Work request: Whichever lines include the word "solver", copy them as they appear in the data.

START Entries provided

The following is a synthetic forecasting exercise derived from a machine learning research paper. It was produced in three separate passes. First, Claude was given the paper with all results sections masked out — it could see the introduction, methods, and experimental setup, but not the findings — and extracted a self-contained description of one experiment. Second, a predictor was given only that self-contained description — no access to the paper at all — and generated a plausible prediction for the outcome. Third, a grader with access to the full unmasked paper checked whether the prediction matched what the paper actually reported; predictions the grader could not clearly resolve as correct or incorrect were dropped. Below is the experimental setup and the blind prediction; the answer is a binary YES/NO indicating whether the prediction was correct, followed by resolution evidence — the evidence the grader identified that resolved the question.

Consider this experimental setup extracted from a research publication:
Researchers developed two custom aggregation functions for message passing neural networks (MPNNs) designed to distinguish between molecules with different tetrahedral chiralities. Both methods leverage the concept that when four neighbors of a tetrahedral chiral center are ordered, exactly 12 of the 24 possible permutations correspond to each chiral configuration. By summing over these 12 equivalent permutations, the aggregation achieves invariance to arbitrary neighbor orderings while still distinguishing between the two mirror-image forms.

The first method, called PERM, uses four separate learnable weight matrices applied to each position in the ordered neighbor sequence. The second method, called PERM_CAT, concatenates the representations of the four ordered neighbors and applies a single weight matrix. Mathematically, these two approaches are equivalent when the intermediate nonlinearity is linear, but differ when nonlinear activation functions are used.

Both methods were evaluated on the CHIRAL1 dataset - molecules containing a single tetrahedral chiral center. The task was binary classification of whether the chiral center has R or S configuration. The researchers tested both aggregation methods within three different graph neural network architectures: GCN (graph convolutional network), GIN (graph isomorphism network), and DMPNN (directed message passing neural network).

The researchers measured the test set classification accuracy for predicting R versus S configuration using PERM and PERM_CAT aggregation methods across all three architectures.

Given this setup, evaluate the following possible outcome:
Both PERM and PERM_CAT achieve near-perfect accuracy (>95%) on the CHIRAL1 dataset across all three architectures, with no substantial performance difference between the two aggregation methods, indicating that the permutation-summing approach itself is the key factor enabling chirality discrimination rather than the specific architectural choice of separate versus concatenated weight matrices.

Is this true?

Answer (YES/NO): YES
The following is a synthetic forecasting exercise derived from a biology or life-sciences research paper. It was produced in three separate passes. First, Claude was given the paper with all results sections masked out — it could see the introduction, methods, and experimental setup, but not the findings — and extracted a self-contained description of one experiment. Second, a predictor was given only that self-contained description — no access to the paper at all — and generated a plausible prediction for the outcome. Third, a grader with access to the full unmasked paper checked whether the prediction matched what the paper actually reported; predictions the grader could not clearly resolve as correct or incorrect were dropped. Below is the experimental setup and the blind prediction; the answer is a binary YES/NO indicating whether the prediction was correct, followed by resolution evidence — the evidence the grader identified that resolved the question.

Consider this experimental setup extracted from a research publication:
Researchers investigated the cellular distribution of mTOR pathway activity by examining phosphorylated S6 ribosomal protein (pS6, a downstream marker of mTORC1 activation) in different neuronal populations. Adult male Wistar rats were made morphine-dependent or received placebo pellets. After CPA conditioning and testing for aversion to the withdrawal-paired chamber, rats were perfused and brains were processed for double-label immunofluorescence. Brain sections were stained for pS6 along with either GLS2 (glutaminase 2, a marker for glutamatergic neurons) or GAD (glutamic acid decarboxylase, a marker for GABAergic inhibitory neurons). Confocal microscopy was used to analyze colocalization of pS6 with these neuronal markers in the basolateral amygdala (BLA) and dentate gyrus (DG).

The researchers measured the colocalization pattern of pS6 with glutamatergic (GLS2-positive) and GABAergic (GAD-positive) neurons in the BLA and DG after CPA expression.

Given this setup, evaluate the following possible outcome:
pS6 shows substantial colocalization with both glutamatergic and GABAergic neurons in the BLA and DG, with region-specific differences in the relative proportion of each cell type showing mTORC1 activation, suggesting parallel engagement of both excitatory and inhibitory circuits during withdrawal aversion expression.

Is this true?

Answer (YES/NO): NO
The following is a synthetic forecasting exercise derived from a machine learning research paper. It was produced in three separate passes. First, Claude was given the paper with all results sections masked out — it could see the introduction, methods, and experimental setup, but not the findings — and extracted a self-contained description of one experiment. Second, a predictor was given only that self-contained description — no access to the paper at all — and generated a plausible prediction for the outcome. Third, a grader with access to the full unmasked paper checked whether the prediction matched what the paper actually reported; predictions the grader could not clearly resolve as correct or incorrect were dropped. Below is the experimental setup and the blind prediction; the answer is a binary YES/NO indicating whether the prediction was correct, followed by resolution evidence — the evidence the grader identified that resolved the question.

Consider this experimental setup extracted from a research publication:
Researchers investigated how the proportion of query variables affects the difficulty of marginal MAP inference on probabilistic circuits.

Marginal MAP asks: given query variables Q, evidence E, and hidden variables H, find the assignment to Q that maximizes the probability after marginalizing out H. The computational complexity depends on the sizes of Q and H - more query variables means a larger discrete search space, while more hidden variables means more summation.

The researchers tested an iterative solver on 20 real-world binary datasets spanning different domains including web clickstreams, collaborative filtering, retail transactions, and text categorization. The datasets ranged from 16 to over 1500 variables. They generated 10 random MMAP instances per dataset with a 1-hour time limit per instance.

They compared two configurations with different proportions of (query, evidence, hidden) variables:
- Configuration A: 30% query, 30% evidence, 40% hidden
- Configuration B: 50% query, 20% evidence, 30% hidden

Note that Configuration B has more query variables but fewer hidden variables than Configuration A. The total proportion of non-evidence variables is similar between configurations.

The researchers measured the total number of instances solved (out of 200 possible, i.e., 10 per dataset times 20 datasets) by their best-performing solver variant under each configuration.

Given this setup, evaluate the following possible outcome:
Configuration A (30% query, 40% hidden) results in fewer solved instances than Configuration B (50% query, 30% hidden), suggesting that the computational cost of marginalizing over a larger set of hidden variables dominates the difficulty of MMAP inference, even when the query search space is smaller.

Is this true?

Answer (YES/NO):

END Entries provided

Your solution:
The researchers tested an iterative solver on 20 real-world binary datasets spanning different domains including web clickstreams, collaborative filtering, retail transactions, and text categorization. The datasets ranged from 16 to over 1500 variables. They generated 10 random MMAP instances per dataset with a 1-hour time limit per instance.
The researchers measured the total number of instances solved (out of 200 possible, i.e., 10 per dataset times 20 datasets) by their best-performing solver variant under each configuration.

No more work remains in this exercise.